El Catecismo Menor de Westminster y otras confesiones de fe, definen el pecado como «la falta de conformidad o transgresión de la ley de Dios». Por lo tanto, es necesario conocer su esencia a partir de los términos bíblicos que examinaremos a continuación.

Incumplimiento, no acertar, transgresión, abominación

La Biblia examina el pecado como una infracción de la ley de Dios, porque al incumplir la ley de Dios la estamos quebrantando o infringiendo (1 Juan 3:4).
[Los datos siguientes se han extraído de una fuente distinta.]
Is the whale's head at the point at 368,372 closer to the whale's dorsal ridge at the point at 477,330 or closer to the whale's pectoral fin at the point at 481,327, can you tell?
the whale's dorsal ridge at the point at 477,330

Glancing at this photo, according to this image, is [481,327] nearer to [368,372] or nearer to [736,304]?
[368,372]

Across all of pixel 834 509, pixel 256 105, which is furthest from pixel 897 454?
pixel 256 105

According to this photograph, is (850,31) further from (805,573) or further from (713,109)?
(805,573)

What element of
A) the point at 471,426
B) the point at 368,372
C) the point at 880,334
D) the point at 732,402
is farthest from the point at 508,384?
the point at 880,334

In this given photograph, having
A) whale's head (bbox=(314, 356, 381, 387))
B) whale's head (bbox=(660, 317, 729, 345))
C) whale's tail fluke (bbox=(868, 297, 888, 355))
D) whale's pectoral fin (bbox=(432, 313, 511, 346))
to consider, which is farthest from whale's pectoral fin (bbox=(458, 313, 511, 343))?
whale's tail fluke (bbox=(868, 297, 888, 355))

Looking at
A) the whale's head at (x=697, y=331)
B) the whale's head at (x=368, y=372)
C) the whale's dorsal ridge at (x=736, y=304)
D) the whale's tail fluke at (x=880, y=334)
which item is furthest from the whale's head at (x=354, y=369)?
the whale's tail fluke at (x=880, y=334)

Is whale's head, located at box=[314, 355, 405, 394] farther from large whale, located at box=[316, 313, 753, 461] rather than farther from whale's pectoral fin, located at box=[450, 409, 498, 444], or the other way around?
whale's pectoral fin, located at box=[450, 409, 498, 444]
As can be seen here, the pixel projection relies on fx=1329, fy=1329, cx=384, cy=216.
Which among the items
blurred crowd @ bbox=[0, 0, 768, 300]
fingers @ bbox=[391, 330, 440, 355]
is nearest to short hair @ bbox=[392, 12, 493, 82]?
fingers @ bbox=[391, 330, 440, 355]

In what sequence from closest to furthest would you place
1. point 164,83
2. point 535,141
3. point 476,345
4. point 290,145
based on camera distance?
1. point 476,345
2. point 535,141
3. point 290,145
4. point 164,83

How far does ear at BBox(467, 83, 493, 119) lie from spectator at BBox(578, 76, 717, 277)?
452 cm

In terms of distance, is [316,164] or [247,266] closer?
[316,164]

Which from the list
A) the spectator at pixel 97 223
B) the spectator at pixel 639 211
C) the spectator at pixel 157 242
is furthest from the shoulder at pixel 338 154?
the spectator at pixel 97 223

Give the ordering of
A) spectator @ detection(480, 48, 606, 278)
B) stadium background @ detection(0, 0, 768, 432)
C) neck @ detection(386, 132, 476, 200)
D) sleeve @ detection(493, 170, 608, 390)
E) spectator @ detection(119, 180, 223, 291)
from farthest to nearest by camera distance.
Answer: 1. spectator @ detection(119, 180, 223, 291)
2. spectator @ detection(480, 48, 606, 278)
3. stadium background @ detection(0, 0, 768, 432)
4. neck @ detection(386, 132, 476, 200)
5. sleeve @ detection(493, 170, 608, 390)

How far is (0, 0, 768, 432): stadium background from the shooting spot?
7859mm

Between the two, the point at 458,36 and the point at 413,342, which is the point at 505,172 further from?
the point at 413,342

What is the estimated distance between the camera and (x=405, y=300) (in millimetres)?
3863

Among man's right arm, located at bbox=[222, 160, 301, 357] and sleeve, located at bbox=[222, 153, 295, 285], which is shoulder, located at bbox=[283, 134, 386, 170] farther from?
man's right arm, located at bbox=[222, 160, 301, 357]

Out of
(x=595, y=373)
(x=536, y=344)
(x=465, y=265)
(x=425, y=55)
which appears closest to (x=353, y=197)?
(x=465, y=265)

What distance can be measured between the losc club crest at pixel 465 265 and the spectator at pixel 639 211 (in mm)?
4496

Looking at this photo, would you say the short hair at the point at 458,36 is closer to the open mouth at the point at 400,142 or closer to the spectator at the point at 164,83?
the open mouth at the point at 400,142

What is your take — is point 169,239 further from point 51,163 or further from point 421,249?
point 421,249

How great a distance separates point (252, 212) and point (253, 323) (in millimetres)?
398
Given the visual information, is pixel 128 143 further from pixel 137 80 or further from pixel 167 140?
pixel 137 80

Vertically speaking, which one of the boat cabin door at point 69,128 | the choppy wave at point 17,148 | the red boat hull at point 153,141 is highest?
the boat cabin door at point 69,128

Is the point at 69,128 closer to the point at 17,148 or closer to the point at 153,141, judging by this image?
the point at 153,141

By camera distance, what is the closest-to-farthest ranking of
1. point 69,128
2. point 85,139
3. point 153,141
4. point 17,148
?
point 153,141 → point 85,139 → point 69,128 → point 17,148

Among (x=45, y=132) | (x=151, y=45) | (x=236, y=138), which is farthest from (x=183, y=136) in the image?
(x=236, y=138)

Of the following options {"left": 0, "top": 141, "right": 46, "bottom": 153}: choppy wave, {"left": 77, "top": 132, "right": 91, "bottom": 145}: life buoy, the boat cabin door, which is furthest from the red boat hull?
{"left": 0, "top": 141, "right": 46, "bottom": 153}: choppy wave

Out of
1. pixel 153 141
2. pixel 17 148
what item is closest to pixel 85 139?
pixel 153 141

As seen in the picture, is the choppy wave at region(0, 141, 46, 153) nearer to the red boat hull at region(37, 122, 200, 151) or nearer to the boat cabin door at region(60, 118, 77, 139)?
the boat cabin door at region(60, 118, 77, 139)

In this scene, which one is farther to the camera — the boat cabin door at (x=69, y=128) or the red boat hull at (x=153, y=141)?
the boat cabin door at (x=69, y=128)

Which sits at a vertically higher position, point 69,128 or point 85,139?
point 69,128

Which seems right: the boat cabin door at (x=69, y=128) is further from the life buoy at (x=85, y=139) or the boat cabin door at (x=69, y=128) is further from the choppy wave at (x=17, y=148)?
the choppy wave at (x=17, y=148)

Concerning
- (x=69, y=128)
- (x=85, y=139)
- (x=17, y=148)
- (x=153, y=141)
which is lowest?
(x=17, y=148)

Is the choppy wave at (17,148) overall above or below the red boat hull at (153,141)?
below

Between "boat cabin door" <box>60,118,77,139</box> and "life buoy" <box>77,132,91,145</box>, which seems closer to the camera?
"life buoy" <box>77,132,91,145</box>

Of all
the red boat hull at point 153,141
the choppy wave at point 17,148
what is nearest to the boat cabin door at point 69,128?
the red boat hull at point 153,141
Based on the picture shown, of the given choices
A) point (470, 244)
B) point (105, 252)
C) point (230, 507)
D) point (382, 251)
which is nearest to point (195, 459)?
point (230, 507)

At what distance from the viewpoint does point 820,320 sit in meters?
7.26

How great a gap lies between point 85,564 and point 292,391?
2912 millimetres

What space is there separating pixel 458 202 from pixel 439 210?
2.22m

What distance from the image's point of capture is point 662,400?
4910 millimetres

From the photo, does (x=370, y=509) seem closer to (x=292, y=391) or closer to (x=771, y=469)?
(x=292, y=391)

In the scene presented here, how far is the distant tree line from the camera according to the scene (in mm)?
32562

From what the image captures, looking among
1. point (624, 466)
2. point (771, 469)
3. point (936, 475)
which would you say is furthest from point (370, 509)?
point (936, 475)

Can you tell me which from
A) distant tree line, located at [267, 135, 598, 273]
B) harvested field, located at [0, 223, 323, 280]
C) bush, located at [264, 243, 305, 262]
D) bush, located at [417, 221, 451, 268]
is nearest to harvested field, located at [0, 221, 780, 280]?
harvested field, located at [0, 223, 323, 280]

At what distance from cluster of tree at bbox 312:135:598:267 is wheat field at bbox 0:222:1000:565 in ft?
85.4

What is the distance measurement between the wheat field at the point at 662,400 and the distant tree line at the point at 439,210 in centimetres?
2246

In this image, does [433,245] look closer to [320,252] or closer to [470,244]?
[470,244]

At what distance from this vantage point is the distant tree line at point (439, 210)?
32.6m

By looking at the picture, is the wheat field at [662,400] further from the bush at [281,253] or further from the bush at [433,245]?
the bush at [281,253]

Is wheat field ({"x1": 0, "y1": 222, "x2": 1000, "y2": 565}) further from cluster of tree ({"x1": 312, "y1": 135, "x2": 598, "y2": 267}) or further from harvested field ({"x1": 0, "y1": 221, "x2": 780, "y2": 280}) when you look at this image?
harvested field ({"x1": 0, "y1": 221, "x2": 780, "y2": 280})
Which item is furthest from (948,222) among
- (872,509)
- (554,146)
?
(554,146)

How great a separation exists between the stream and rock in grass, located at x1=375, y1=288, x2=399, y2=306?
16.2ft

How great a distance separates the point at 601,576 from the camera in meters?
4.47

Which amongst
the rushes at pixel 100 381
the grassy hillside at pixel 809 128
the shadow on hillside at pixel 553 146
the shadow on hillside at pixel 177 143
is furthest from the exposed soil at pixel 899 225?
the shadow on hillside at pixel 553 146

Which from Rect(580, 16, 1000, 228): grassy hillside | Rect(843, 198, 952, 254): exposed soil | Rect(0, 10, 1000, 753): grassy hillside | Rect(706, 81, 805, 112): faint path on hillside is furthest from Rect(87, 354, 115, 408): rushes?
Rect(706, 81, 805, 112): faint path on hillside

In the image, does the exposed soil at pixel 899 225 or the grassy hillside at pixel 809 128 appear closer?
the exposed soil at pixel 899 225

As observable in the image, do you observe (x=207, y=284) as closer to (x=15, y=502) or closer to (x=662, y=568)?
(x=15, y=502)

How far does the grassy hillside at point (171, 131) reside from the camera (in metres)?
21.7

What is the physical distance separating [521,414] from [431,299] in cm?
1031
Las palabras más comunes para referirse al «pecado» en hebreo y griego significan «no dar en el blanco», «equivocarse», «errar» (una idea se encuentra en Jueces 20:16).

También podemos definirlo el pecado como «transgresión» a una orden o ley dada por un rey terrenal (Ester 3:2-3), o a la ley de Dios (Números 14:41). El término que describe la actitud de Dios respecto al pecado y su relación con él es «abominación», por ejemplo, la idolatría (Deuteronomio 7:25-26), la homosexualidad (Levítico 18:22; 20:13), etc.

Traición, perversión, rebelión, no amar a Dios y no glorificar a Dios

Por otra parte, el pecado se considera a veces como «traición», porque quebranta la fidelidad o lealtad que se debe guardar a Dios (Levítico 26:40), y como «perversión», es decir, como quien tiene un corazón «corrupto» o pervertido (Proverbios 12:8). También se describe como «rebelión», que conlleva la condición de desobediencia e incredulidad (Isaías 1:2, 20; Ezequiel 2:3). Más aún, el pecado se considera como «no amar a Dios» (Marcos 12:30) y como «no glorificar a Dios», ya que rompe la esencia misma de lo creado (1 Corintios 10:31).

Desde un enfoque cristocéntrico y en el contexto general de la redención, el término clave del pecado es «transgresión de la ley de Dios», puesto que fueron nuestros primeros padres quienes transgredieron la primera ley dada por Dios (Génesis 2:16-17) y, por tanto, fueron declarados culpables ante Él. Sin embargo, por la fe en Cristo, nuestro último Adán, somos declarados justos ante Dios. Jesús no solo murió por nosotros, sino que vivió por nosotros, cumpliendo toda la ley de Dios.

¡Gracias Dios por salvarme mediante la vida y la muerte de Cristo!